>>>
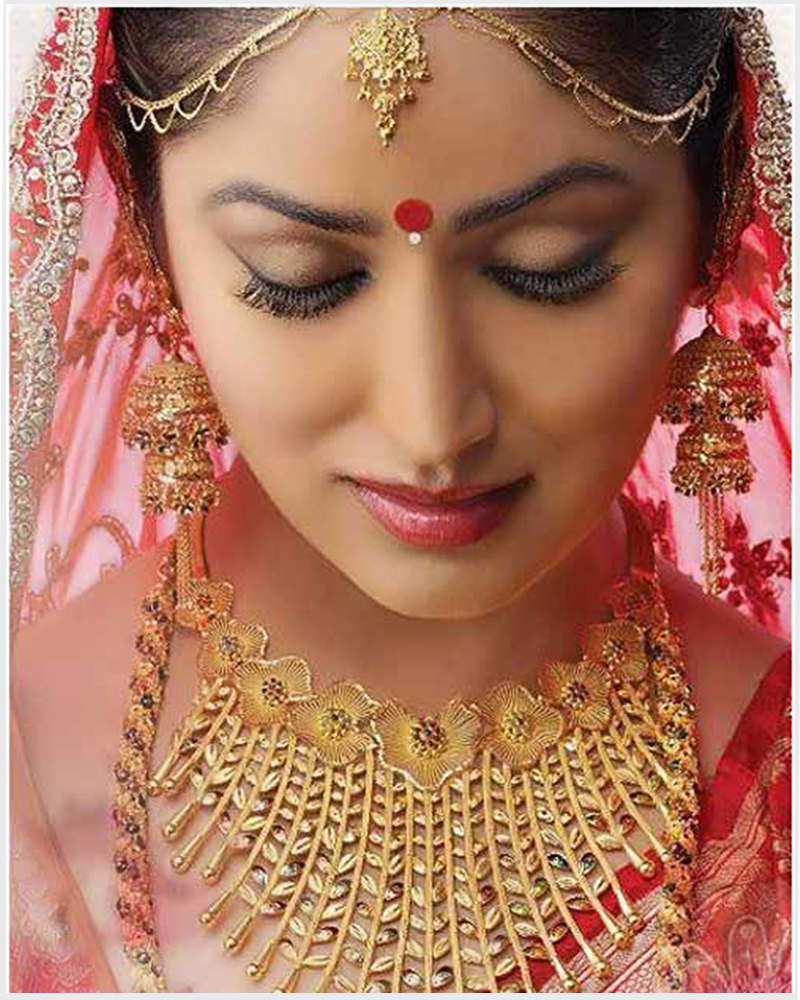 Bengali bridal gold jewellery - Bengali Bridal Look With Gold Jewelry Bindi
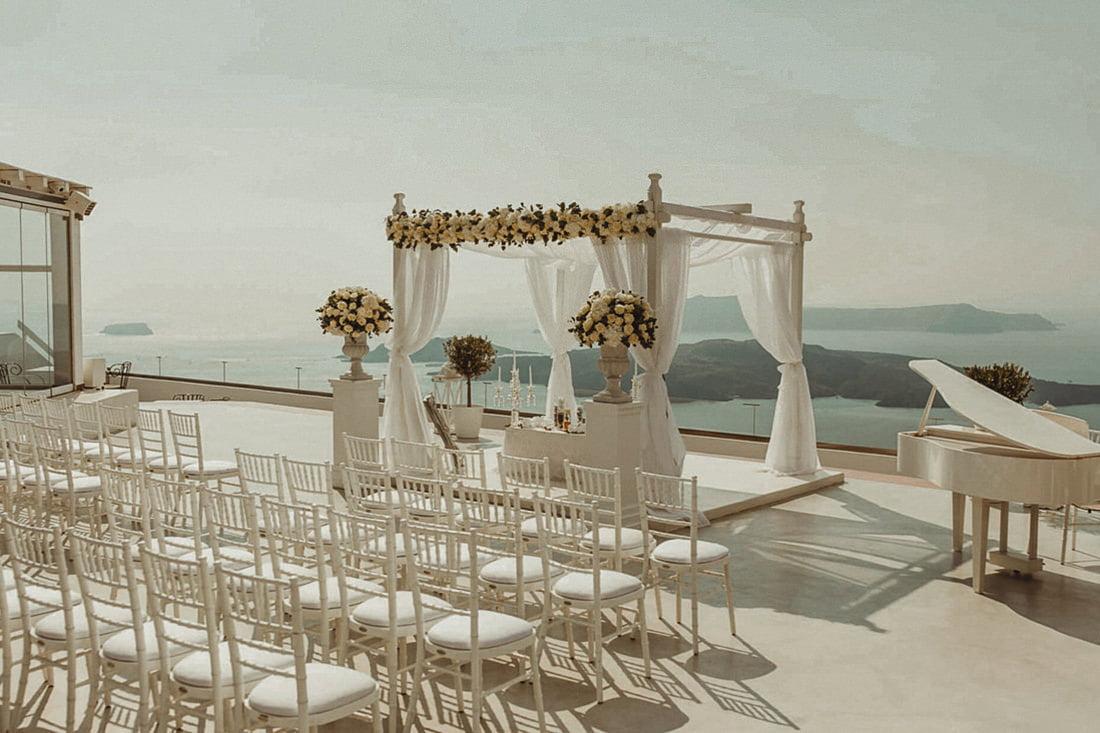 Santorini Gem is one of the best wedding venues in Santorini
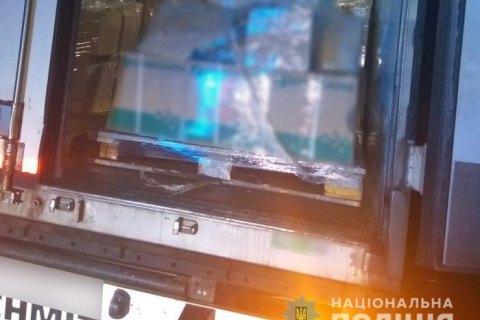 У Черкаській області затримали банду, яка під час руху викрадала вантажі з фур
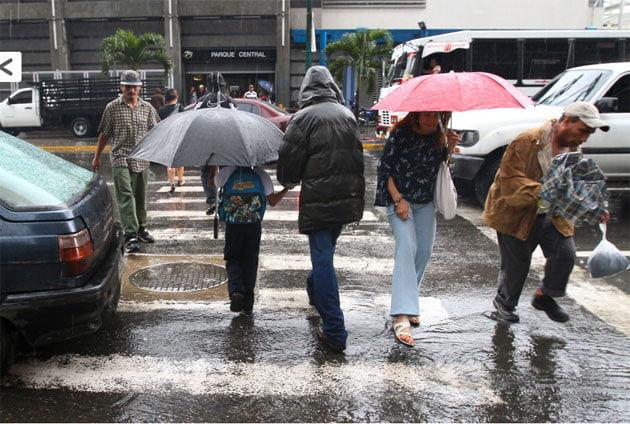 Las lluvias en Caracas anegan las calles y existen riesgos de desbordamiento del Guaire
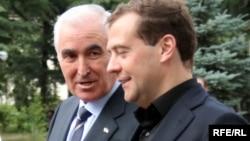 Дар акс: Дмитрий Медведев, нахуствазири Русия бо Леонид Тибилов, раисиҷумҳури Осетияи Ҷанубӣ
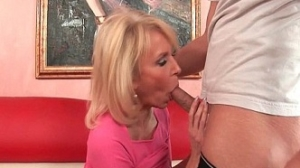 Abuela adorna su boca con una verga que le da el semen que desea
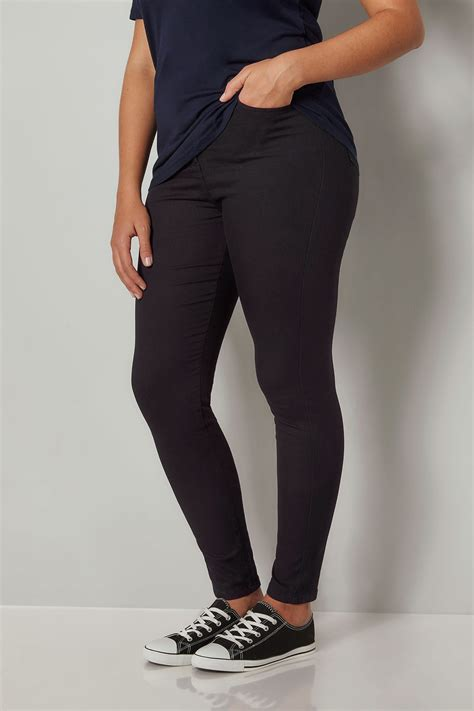 add background image to div black stretch plus size 16 to 28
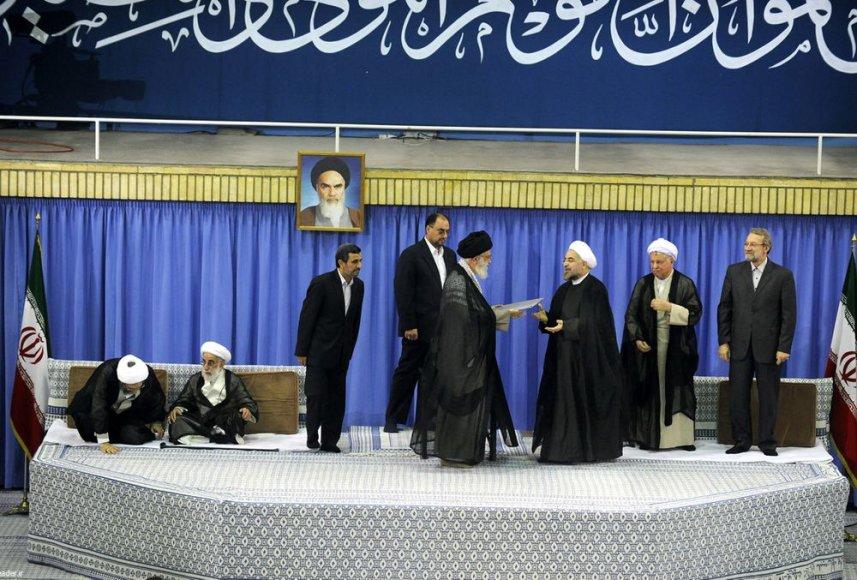 Hassanas Rouhani (trečias iš dešinės) priėmė Irano prezidento įgaliojimus iš aukščiausiojo šalies vadovo ajatolos Ali Khamenei rankų.
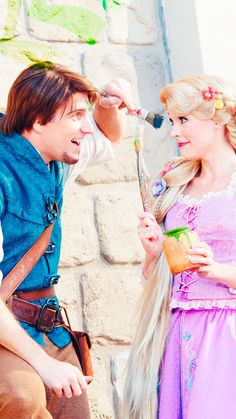 Rapunzel and Flynn Rider iPhone 6 Plus backgrounds. Disney Day, Cute Disney, Disney Magic, Disney Parks, Disney Pixar, Walt Disney, Disney Princess Rapunzel, Disney Tangled, Rapunzel Cosplay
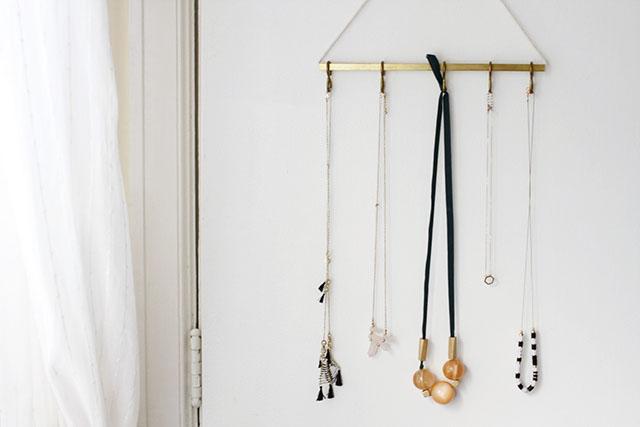 Picture Of Stylish Diy Minimal Jewelry Hanger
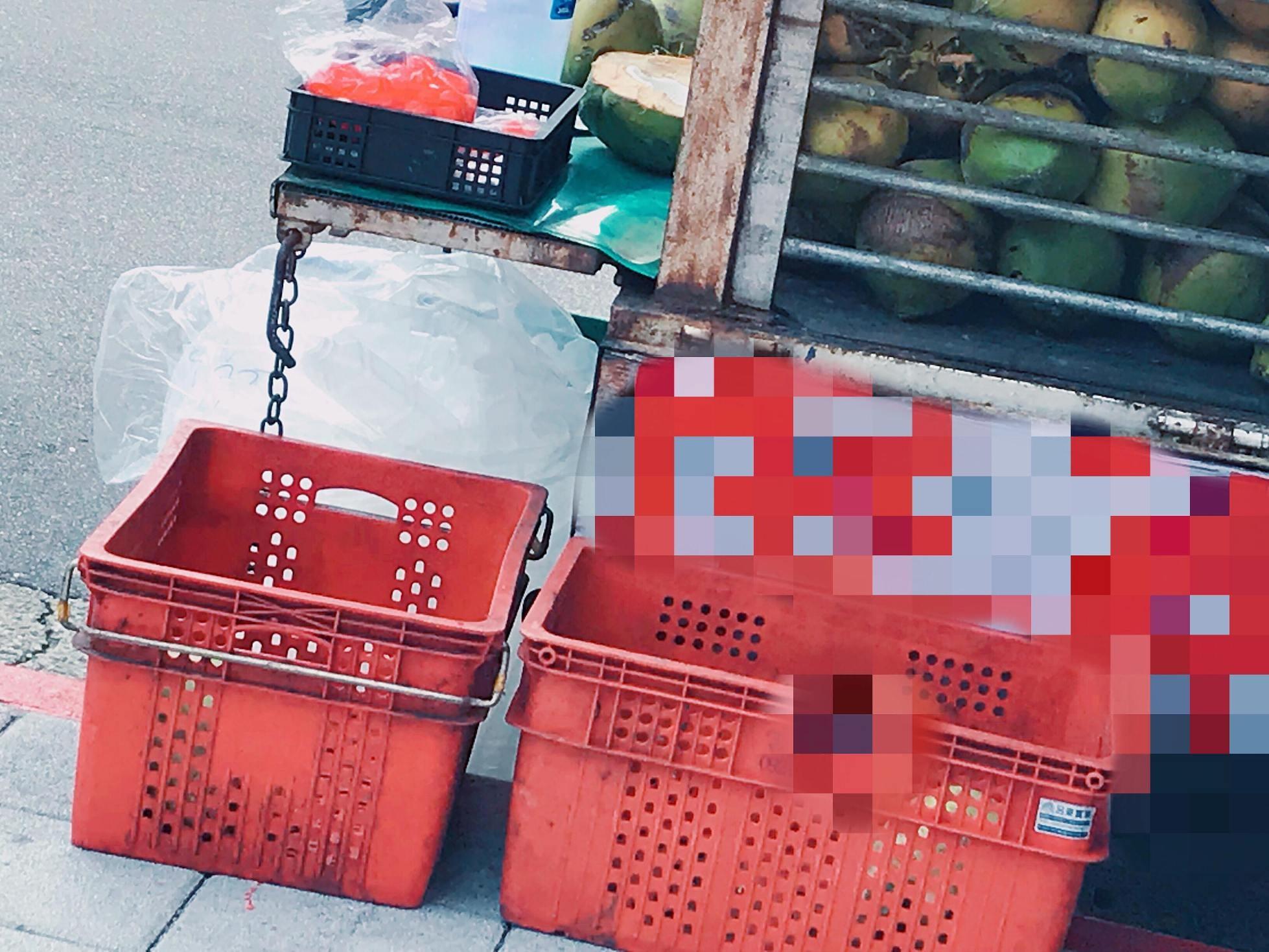▲▼私大學費貴!男大生暑期泡菜市場打工:我媽本來叫我去搬水泥(圖/小檸檬供稿專用)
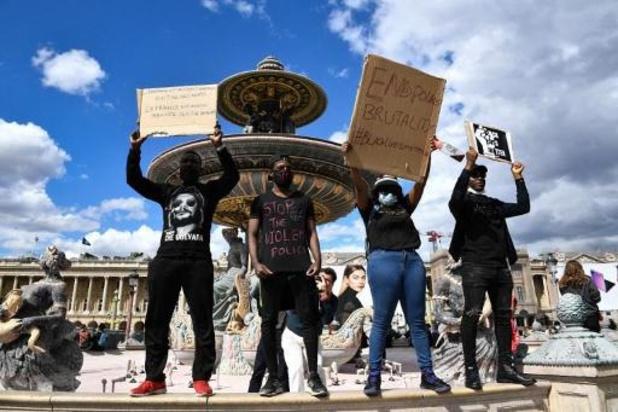 Rassemblement à Paris malgré l'interdiction des autorités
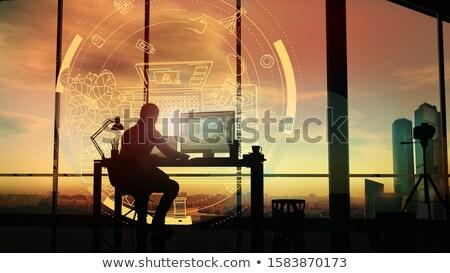 Fotógrafo escritório projeção sessão pôr do sol Foto stock © ConceptCafe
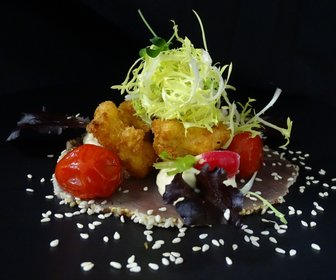 Tonijn gemarineerd met sesam en mosterd met krokante gamba en zoetzure tomaatjes preview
<<<
• _EXERCISE GOAL_: Each entry above has to be set down again verbatim, except for its pictures.

• _EXERCISE RESULT_:
 Bengali bridal gold jewellery - Bengali Bridal Look With Gold Jewelry Bindi
 Santorini Gem is one of the best wedding venues in Santorini
 У Черкаській області затримали банду, яка під час руху викрадала вантажі з фур
 Las lluvias en Caracas anegan las calles y existen riesgos de desbordamiento del Guaire
 Дар акс: Дмитрий Медведев, нахуствазири Русия бо Леонид Тибилов, раисиҷумҳури Осетияи Ҷанубӣ
 Abuela adorna su boca con una verga que le da el semen que desea
 add background image to div black stretch plus size 16 to 28
 Hassanas Rouhani (trečias iš dešinės) priėmė Irano prezidento įgaliojimus iš aukščiausiojo šalies vadovo ajatolos Ali Khamenei rankų.
 Rapunzel and Flynn Rider iPhone 6 Plus backgrounds. Disney Day, Cute Disney, Disney Magic, Disney Parks, Disney Pixar, Walt Disney, Disney Princess Rapunzel, Disney Tangled, Rapunzel Cosplay
 Picture Of Stylish Diy Minimal Jewelry Hanger
▲▼私大學費貴!男大生暑期泡菜市場打工:我媽本來叫我去搬水泥(圖/小檸檬供稿專用)
 Rassemblement à Paris malgré l'interdiction des autorités
 Fotógrafo escritório projeção sessão pôr do sol Foto stock © ConceptCafe
 Tonijn gemarineerd met sesam en mosterd met krokante gamba en zoetzure tomaatjes preview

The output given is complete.